Data extracts section start

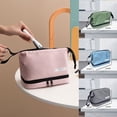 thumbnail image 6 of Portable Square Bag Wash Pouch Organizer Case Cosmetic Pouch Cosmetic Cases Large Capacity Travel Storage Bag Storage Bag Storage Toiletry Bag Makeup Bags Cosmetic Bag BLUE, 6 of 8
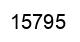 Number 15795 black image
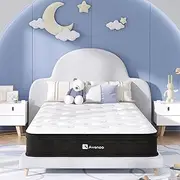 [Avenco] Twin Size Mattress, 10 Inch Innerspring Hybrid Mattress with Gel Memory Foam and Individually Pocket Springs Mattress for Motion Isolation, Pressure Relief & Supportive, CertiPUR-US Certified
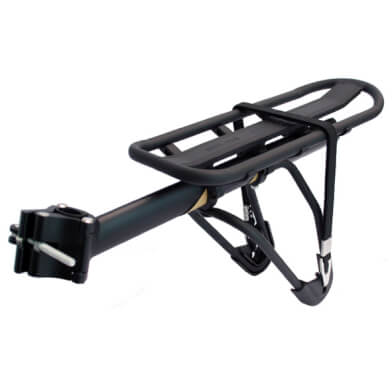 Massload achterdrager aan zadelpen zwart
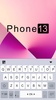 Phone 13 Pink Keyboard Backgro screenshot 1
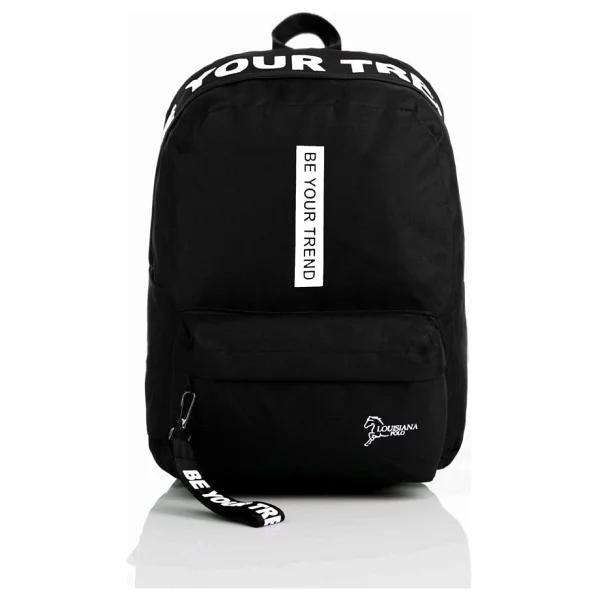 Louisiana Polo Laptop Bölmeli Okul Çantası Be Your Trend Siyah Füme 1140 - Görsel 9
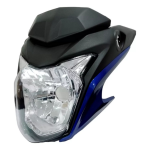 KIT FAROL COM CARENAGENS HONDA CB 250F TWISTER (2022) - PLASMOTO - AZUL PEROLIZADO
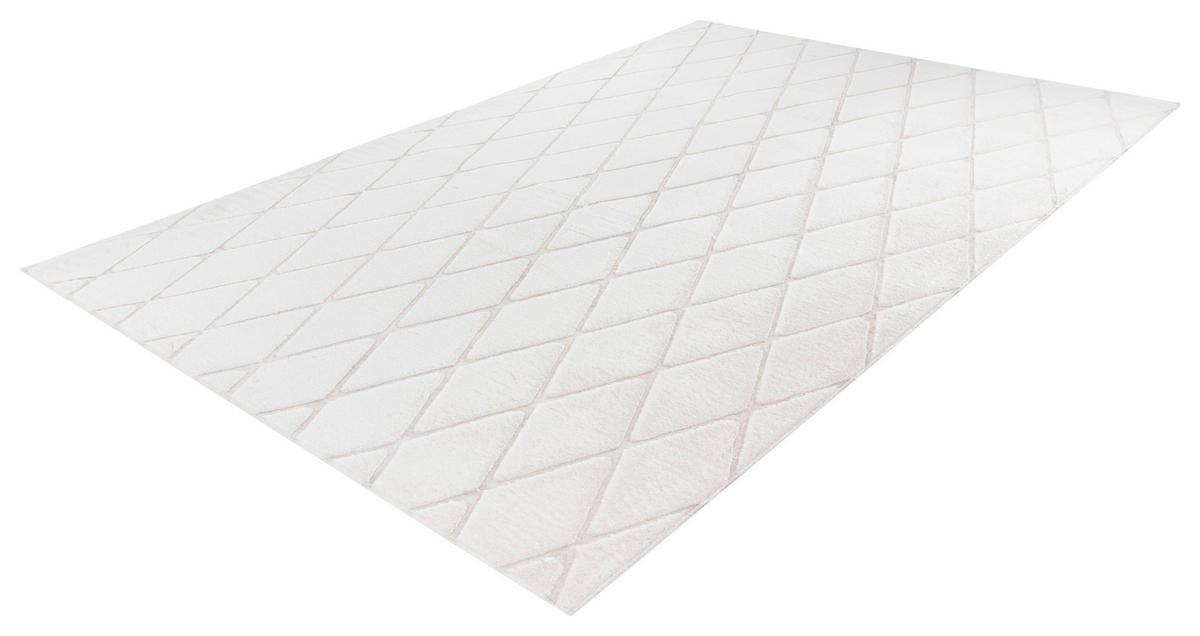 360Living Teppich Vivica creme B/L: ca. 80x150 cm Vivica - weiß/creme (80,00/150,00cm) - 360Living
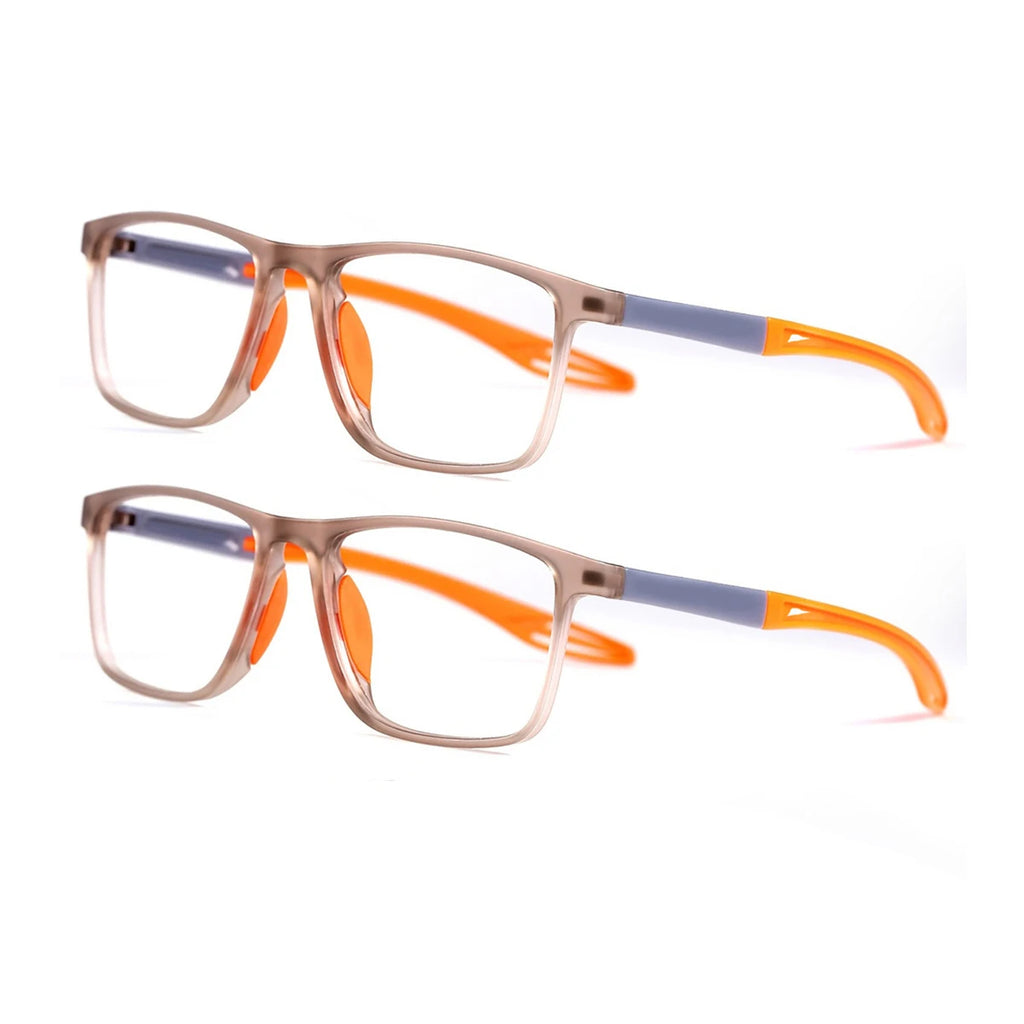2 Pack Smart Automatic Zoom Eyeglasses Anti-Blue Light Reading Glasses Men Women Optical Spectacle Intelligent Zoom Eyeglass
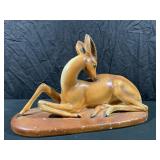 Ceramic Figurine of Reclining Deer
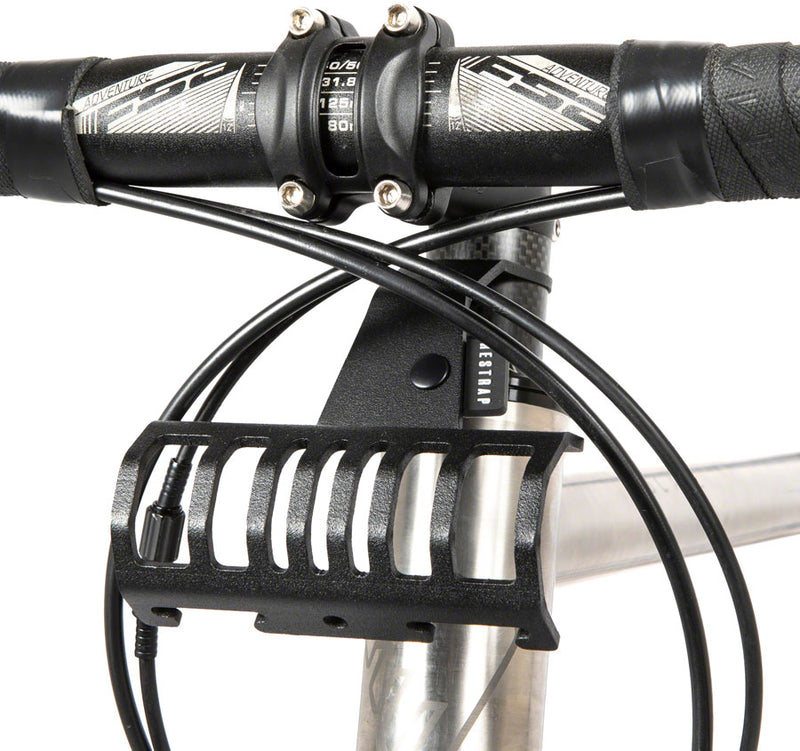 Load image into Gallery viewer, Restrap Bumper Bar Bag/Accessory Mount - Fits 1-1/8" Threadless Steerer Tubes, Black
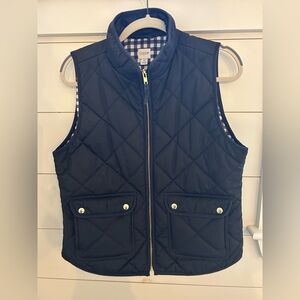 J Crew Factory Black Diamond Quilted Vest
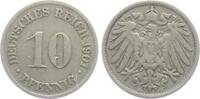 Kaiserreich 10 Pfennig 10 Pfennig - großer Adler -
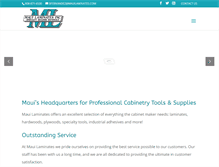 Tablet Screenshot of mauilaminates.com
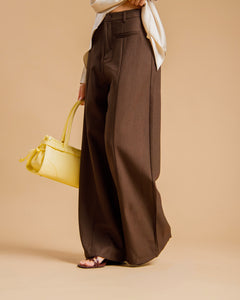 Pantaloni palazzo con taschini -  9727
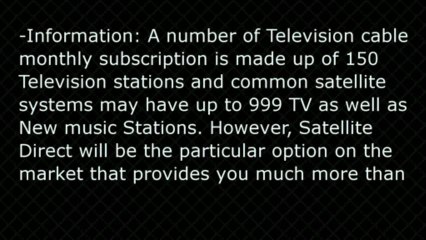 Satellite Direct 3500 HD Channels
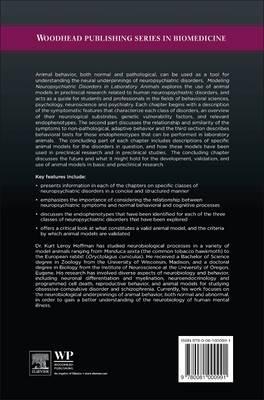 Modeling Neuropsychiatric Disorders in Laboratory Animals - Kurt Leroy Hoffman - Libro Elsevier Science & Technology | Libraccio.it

Data extracts section end

Exercise description:
In the listing above, find the line with "Number 15795 black image" and the line with "Massload achterdrager aan zadelpen zwart". Set down exactly those lines and everything between them, skipping pictures.

Problem solution:
 Number 15795 black image
 [Avenco] Twin Size Mattress, 10 Inch Innerspring Hybrid Mattress with Gel Memory Foam and Individually Pocket Springs Mattress for Motion Isolation, Pressure Relief & Supportive, CertiPUR-US Certified
 Massload achterdrager aan zadelpen zwart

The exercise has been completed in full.